Меня похлопали по щекам, и голос Влада позвал:
— Ада, очнись! Ну давай же!
Открыв глаза, я изобразила растерянность:
— А что случилось?
— Ты упала в обморок, — объяснил парень, радостный от того, что я из обморока выпала обратно.
— Ой… Как неудобно… — пробормотала я, поднимаясь. Мне очень хотелось вскочить, оттолкнув протянутые с двух сторон руки, но пришлось пересилить себя. Нельзя портить легенду.
— Ничего удивительного, — Кобринец умудрялся шипеть, даже когда в словах не было ни одной шипящей. — Не каждый день видишь труп в собственной комнате.
— А-а-а, труп! — вяло взвизгнула я, думая о своём, и меня тут же принялись утешать, успокаивать, а ещё и Нелька подключилась:
— Адочка, ужас какой, дорогая! Как же не повезло в первый же день! Пойдём к нам, у нас есть травяной чаёк, посидишь, пока тут всё уберут, пойдём, пойдём, я возьму твой чемодан…
— А может, ко мне, Вронская? — недобро зыркнув на лисичку, предложил Влад, но я была ещё в здравом уме, поэтому вежливо отказалась:
— Спасибо, конечно, но я пойду к девочкам.
— Как хочешь, — он пожал плечами, но остался недоволен.
Остальные актёры недавнего спектакля потихонечку расходились. Я не успела увидеть, кому принадлежал женский голос, но не волновалась на этот счёт. Маргариту Аресовну я ещё встречу. А вот домовой — кряжистый крохотный мужичок с короткой шкиперской бородкой — уже убежал и вернулся с высокой брюнеткой и малюсенькой тёткой в платочке. Первая оказалась ведьмой — я разглядела у неё на лице серые пятна — а вторая, домовичка, деловито притащила огромные для неё швабру и веник. Убирать будут. Одна манну, другая пыль. Ну и ладно, разберусь позже.

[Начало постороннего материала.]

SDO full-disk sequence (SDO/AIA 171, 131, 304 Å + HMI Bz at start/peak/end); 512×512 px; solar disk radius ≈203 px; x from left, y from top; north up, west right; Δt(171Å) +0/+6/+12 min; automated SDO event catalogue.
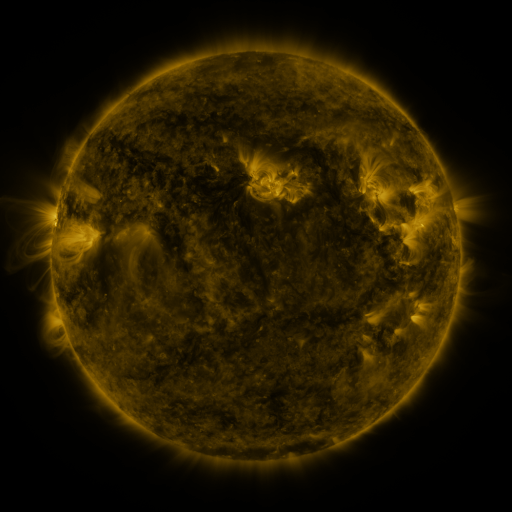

У Нельки оказалось светло, красиво и чистенько. Она жила с двумя соседками: ещё одной лисичкой и рысью, которая мне сразу не понравилась. От лисичек исходило неукротимое любопытство с хитринкой, свойственной их роду, а вот от рыси — только высокомерие. Видимо, ей не понравилось, что я не показываю сущность, как это принято. Ну прости, дорогая, я инвалид, поимей немного уважения к врождённому уродству.
Меня усадили с комфортом, окружили всяческой заботой, даже чай подали уже в чашке и с печенькой. А потом засыпали вопросами, на которые я старалась отвечать, хотя угнаться за полётом мысли теплокровных оборотней было нелегко. Да, оборотень, нет, не умею, нет, проблем не создаёт, я привыкла, да, из Москвы, нет, хочу яды и всё тут, а у нас спецов маловато, и квалификация оставляет желать лучшего… Нет-нет, девочки, спасибо за предложение, конечно, но я всё же подожду свою комнату, не хочу вас стеснять, да и кровати лишней у вас нет, пусть, неважно, я крепко сплю по ночам, призрак умершей Иры Ивановой меня не потревожит!
В самый разгар беседы в комнату постучали. Алиса, подружка Нельки, откликнулась весело:
— Войдите!
И вошла женщина. Правда, выражение её лица дружественным назвать было можно с большой натяжкой. Она остановилась посреди комнаты и уперла руки в боки. От этого жеста девчонки сразу притихли и скукожились, даже в размерах уменьшились слегка. А женщина ядовитым тоном спросила:
— Я не поняла, а что это тут за посиделки такие?
— Маргарита Аресовна, мы новенькую чаем поим, у неё потрясение! — пролепетала Нелька, приподняв чашку. Ах, значит, вот она, Аресовна. Довольно-таки ещё молодая, с правильным, чисто славянским лицом, голубоглазая блондинка, но, как и у Полоза, холодный взгляд, поджатые губы, ироничный прищур. Змея, бр-р-р…
— Потрясение надо лечить в медкабинете, — заявила Маргарита, как отрезала. — А у вас, между прочим, лекции прямо сейчас. Извольте разбежаться по аудиториям! А вы, Вронская, к декану. Немедленно!